When I first began, I was looking to implement Code for Australia in the same vein as Code for America. Code for America started out with projects called fellowships. These were essentially paid internships that got teams of developers usually around 3, to work for participating city governments and complete a software project that could enrich the civic services for people. You can see some of the results of these projects here: http://commons.codeforamerica.org/
The difference between getting Code for America to do these projects and getting contractors to do projects was that Code for America, was that Code for America was focused on open innovation. They utilised open source technologies, and its developers were volunteers, not employees. Furthermore the projects they focused on were civic problems. Problems that affect people living in the city, not necessarily some sort of administrative or business function of the city government. This is a very abridged description of the amazing work that Code for America has done (they do a lot more now), so you read up more about them here: http://codeforamerica.org/
So I started talking to people in Canberra. Went to the various meetups and acquired meetings with various influential people involved in the government tech space. I actually managed to talk Sota Yamashita who wanted to start Code for Japan, and it has started! Now I didn't manage to do a very deep search in Canberra, but I managed get enough information to decide that Code for Australia wouldn't work the same way it could work in Code for America or Code for Europe. The main problem was the concept of government tendering. So the way Australian government agencies get services, is that they release a contract out so that multiple vendors can fairly bid on the project. The vendor with the lowest price balanced with good quality or long term stability would get the contract. One of the people I met told me that it wouldn't be fair for the government to give special preference to an organisation such as Code for Australia. How could they justify that preference, especially when there are small vendors actually competing for jobs? After all, to them Code for Australia would just be another vendor. Another big difference is the the lack of philanthropy (and general startup investment) in Australia, which hinders the progress of non-profit startups compared to the US. I also got the feeling that state and city governments in the US were more independent, allowing them to make their own funding decisions, but I may be just speculating here from an outside observer.
For Code for Australia to start, it wouldn't work from top down, that is fellowships with city governments to mass support like brigades.
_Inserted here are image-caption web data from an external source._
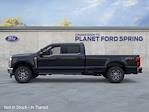 New 2026 Ford F-350 Lariat Crew Cab for sale #ST0395 - photo 4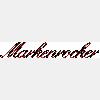 Markenrocker Agentur.Kreativ.Netzwerk in Bochum - Logo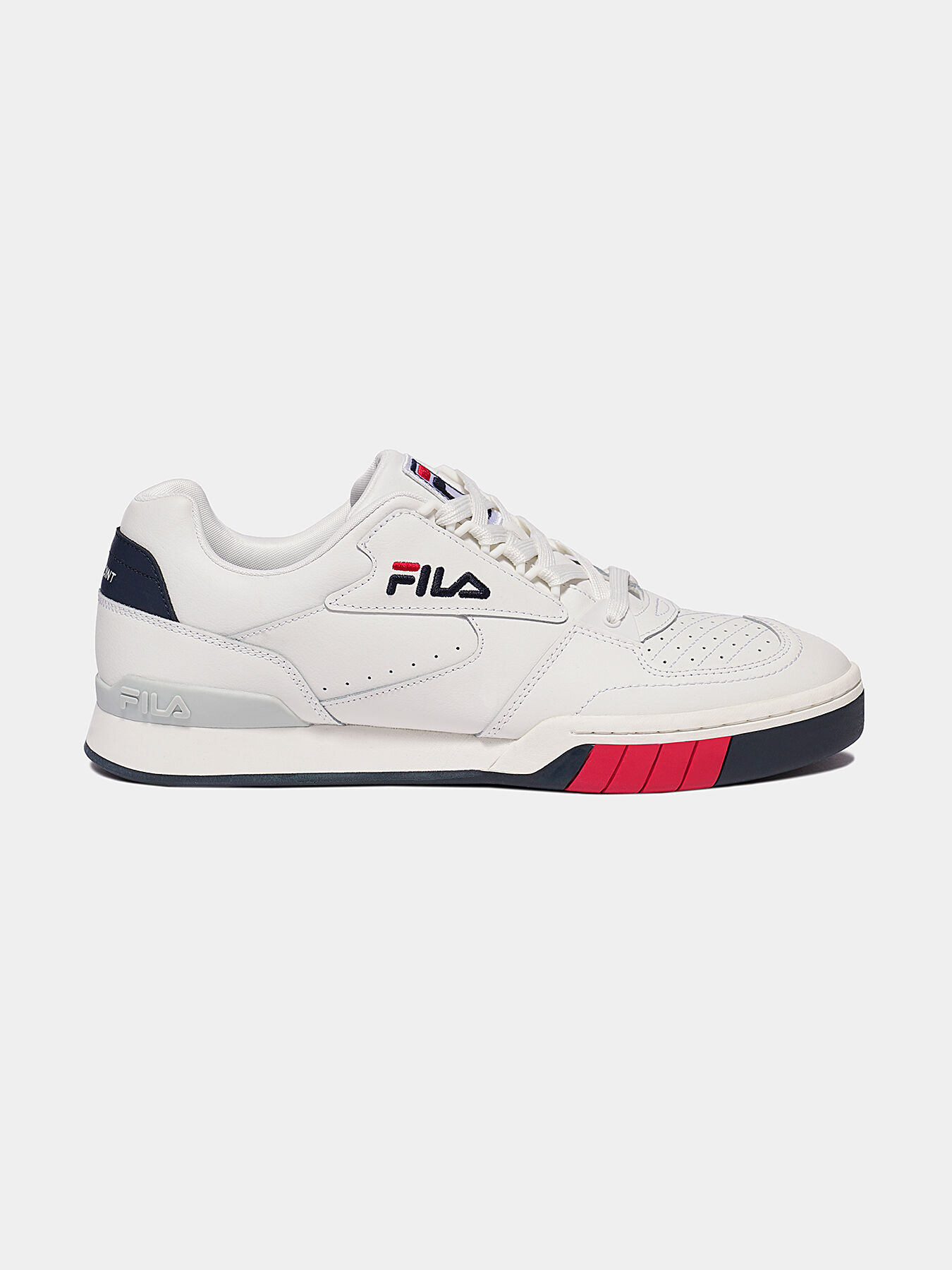 NETPOINT FILA Globalbrandsstore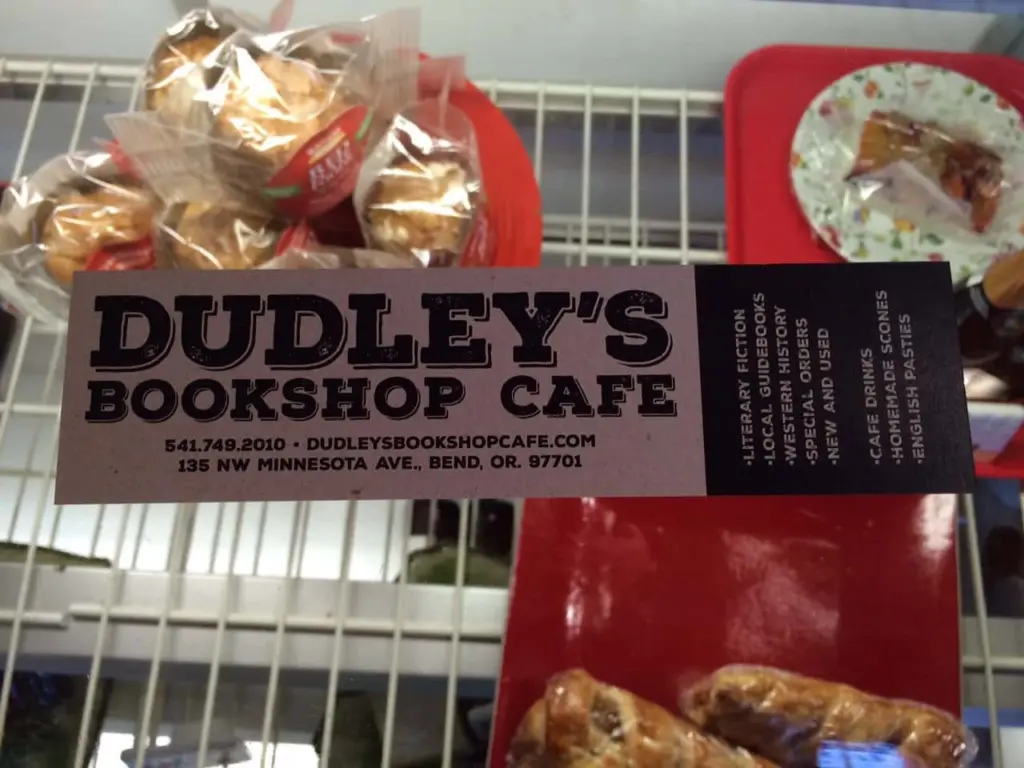 dudleys-2174758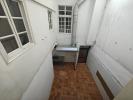Acheter Immeuble Limoux Aude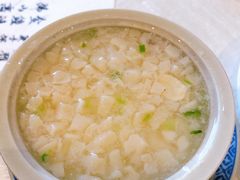 -壹零贰小馆(桂城石啃店)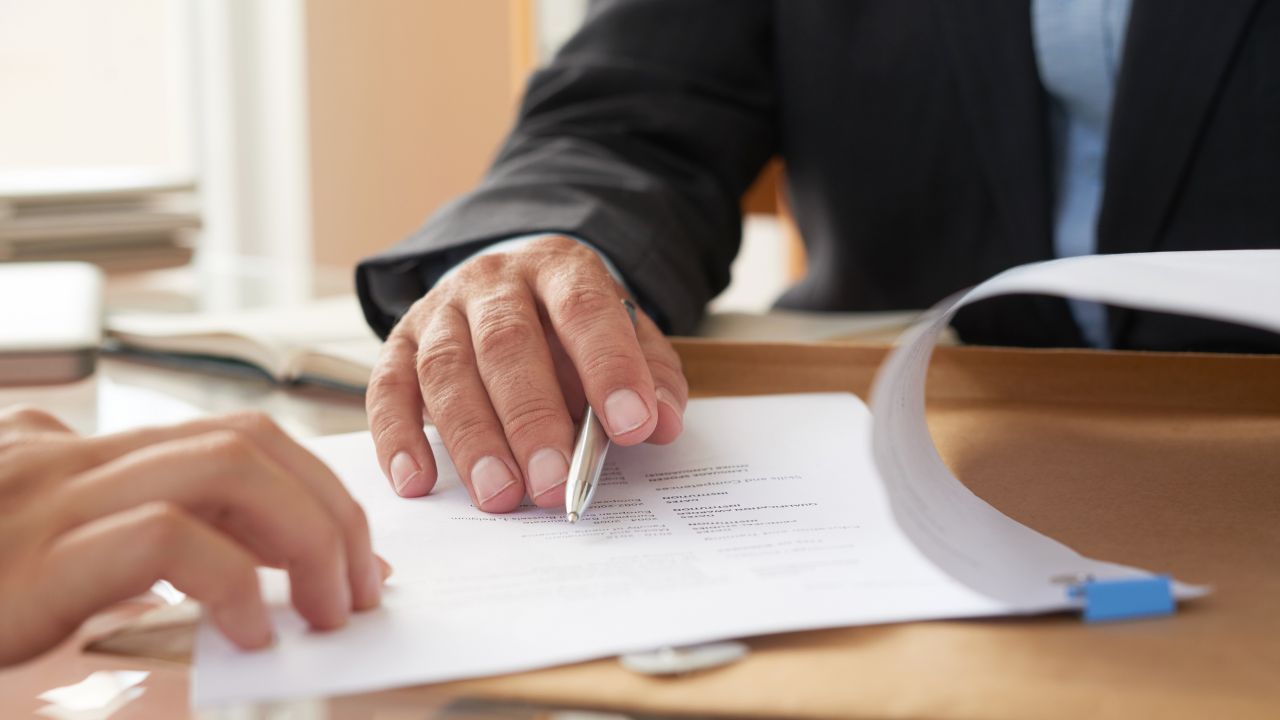 Direito Contratual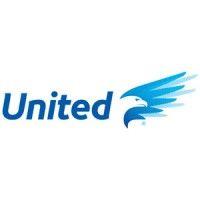 united van lines logo image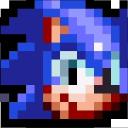 The Smoothened A.I.R. Server Discord Server Banner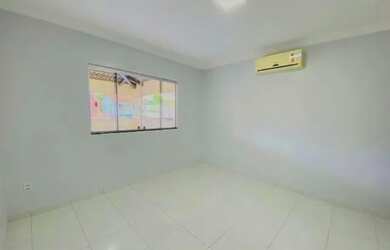 Imagem 9: Casa para venda com 170 metros quadrados com 3 quartos em Água Fria -...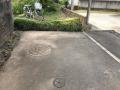 道路水道下水道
Instead it needs to go the other way, from grass roots brigades, and work its way up to fellowships which means it would be recognised by the Australia government as an alternative vendor that focuses on a civic goods/services niche.
But I also realised that I didn't want to wrangle with government officials having chats all the time, and I didn't really want to start the grassroots campaign. I wanted to get stuff done. I wanted to build innovative software, and I wanted to help others learn to build innovative software (and in the future hardware) via Polycademy. So I left Code for Australia as just a website stating its intentions.
But a few weeks ago, I learned about CodeforAus, because Pia Waugh blogged about it in the Govhack blog. And the one of the founders of CodeforAus sent a tweet to the Code for Australia twitter profile, asking if we could talk. So we talked and I told him about my experience, and that I'm happy for them to take up the project and the domain name and other profiles, and I would be also happy to join the team to help them promote Code for Australia in Canberra and Sydney.
The current team of Code for Aus is: Alvaro Maz, Dan Groch, Jacob Lindsay, Chris D'Aloisio, and finally me whos not partaking in the internal operations, but helping them wherever I can.
Hopefully projects will be setup all over Australia. There's a lot of civic problems we can address!